Rest assured, any serious attempt to remove the Cotswolds in any form from its natural home of glorious Gloucestershire will be resisted tooth and nail. The sacks of feathers are ready; the buckets of tar are warming. Dust down the stocks in Stow and polish up the iron maiden at Littledean jail. The councillors and officers of CDC need to tread very carefully indeed.

********************************************************

By the time you read this, a daily episode of Countryfile will be beaming out of your tellybox. The reason for this spin-off, already nicknamed ‘John Craven’s Moos-Round’ in honour of its esteemed presenter, is down to the remarkable success of its parent programme. Since its move from Sunday morning to Sunday evening, Countryfile is regularly the most-watched show on television, clocking up over eight million viewers while leaving more populist programming trailing in its tractor-wheel wake.

I do find this vaguely puzzling. While no-one can deny the charms of our own Ellie Harrison and Adam Henson, it is rather more difficult to see the attraction of segments on kelp farming in Northern Ireland.

This new audience can’t all be disillusioned Urbanites yearning for the rural idyll, can it? Thousands of hardcore Escape To The Country viewers who are taking very seriously the dream of selling up their tiny flat in Camden Town and buying a country estate near Chipping Campden?

Has no-one told them about the mud? And the smells? And the lack of public transport? And the appalling broadband ‘service’ that means it can take five days to download a movie in Miserden? Or that we’re all straw-sucking yokels, armed to the teeth and liable to shout abuse at strangers?

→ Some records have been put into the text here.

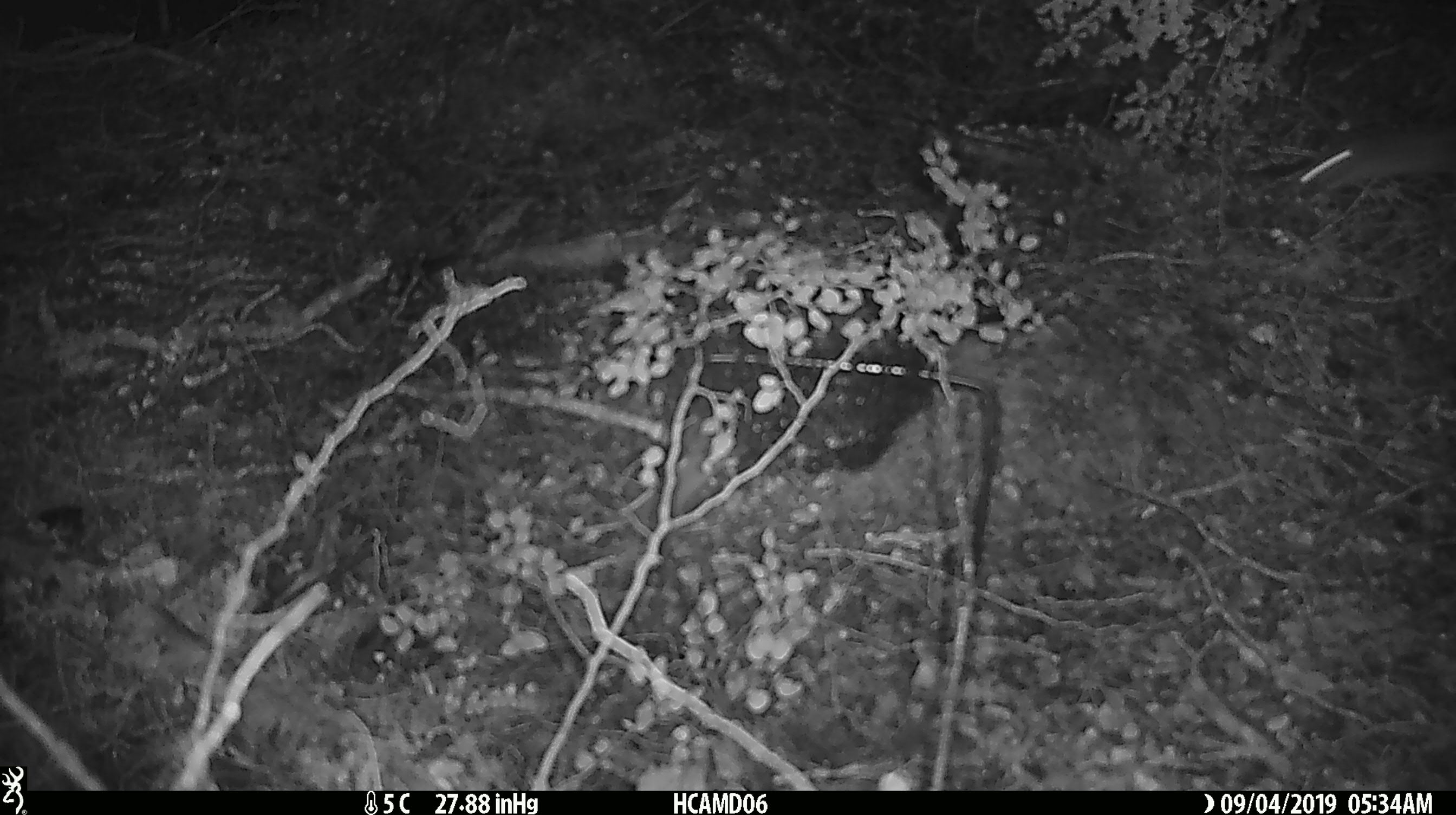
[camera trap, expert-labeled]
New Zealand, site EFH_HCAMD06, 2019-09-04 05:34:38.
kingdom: Animalia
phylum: Chordata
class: Mammalia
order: Rodentia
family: Muridae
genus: Mus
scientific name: Mus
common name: mouse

If only. Gloucestershire and the Cotswolds are thoroughly modern, and therefore inordinately attractive to incomers. For proof of this, look no further than the fact that we will shortly become the only county in the UK that will have the roles of Lord Lieutenant, High Sheriff, Bishop and Chief Constable filled by women.

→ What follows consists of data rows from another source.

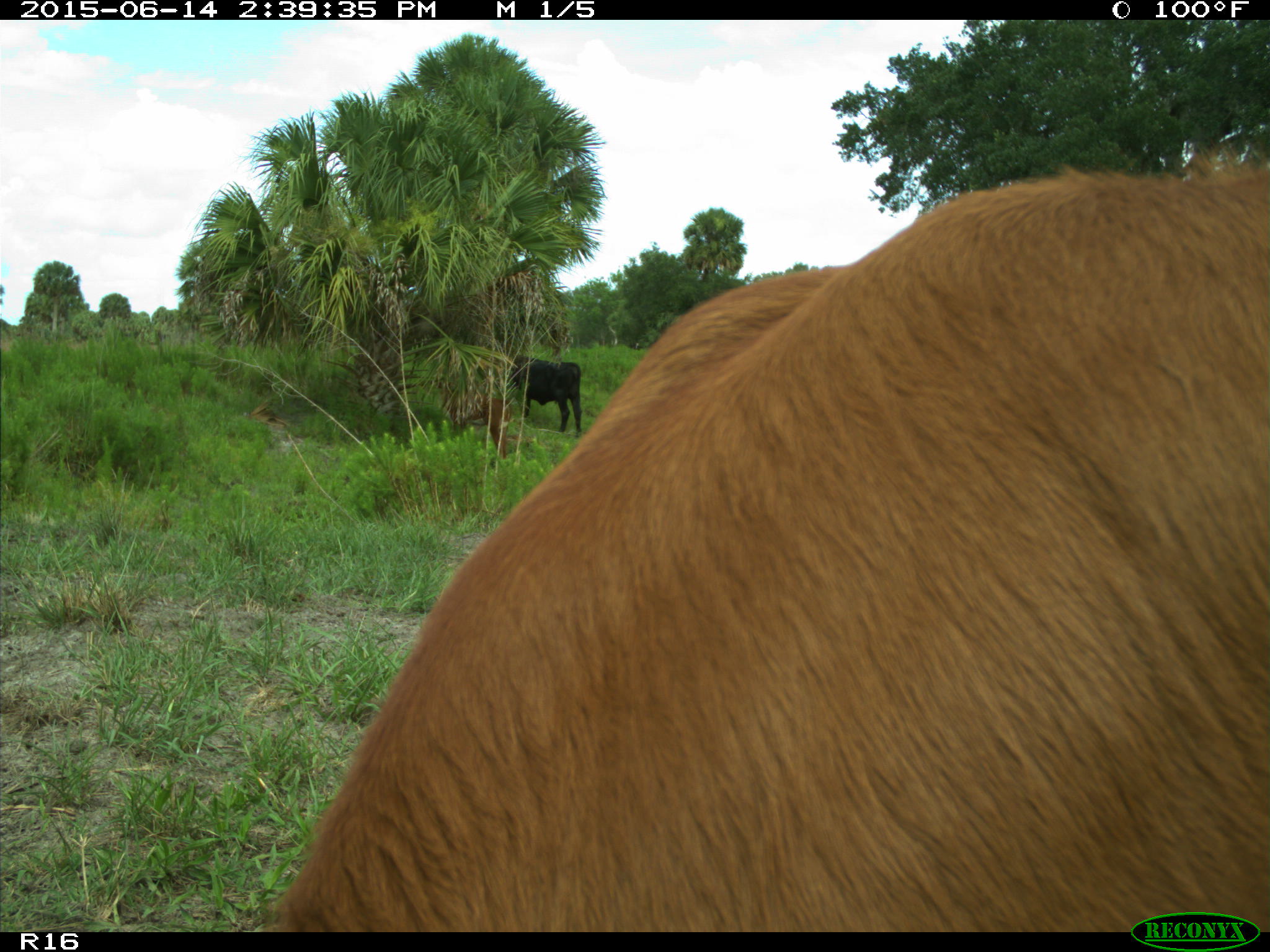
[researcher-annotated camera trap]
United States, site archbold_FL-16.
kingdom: Animalia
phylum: Chordata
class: Mammalia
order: Artiodactyla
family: Bovidae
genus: Bos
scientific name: Bos taurus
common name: domestic cow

As someone who grew up in the same part of Manchester where Emmeline Pankhurst was born and lived, I’m rather chuffed about this.

********************************************************

I apologise profusely to all of our readers who care about the preservation and correct use of the English language, because somewhere amongst the 70,000 words in this magazine we have inadvertently allowed a writer – a woman - to use that abhorrent term “medalled” as a verb.

It is my fault entirely; I momentarily took my eye off the ball. And now, in penance, I’m thrashing myself with my well-thumbed 1934 edition of Fowler’s Modern English Usage.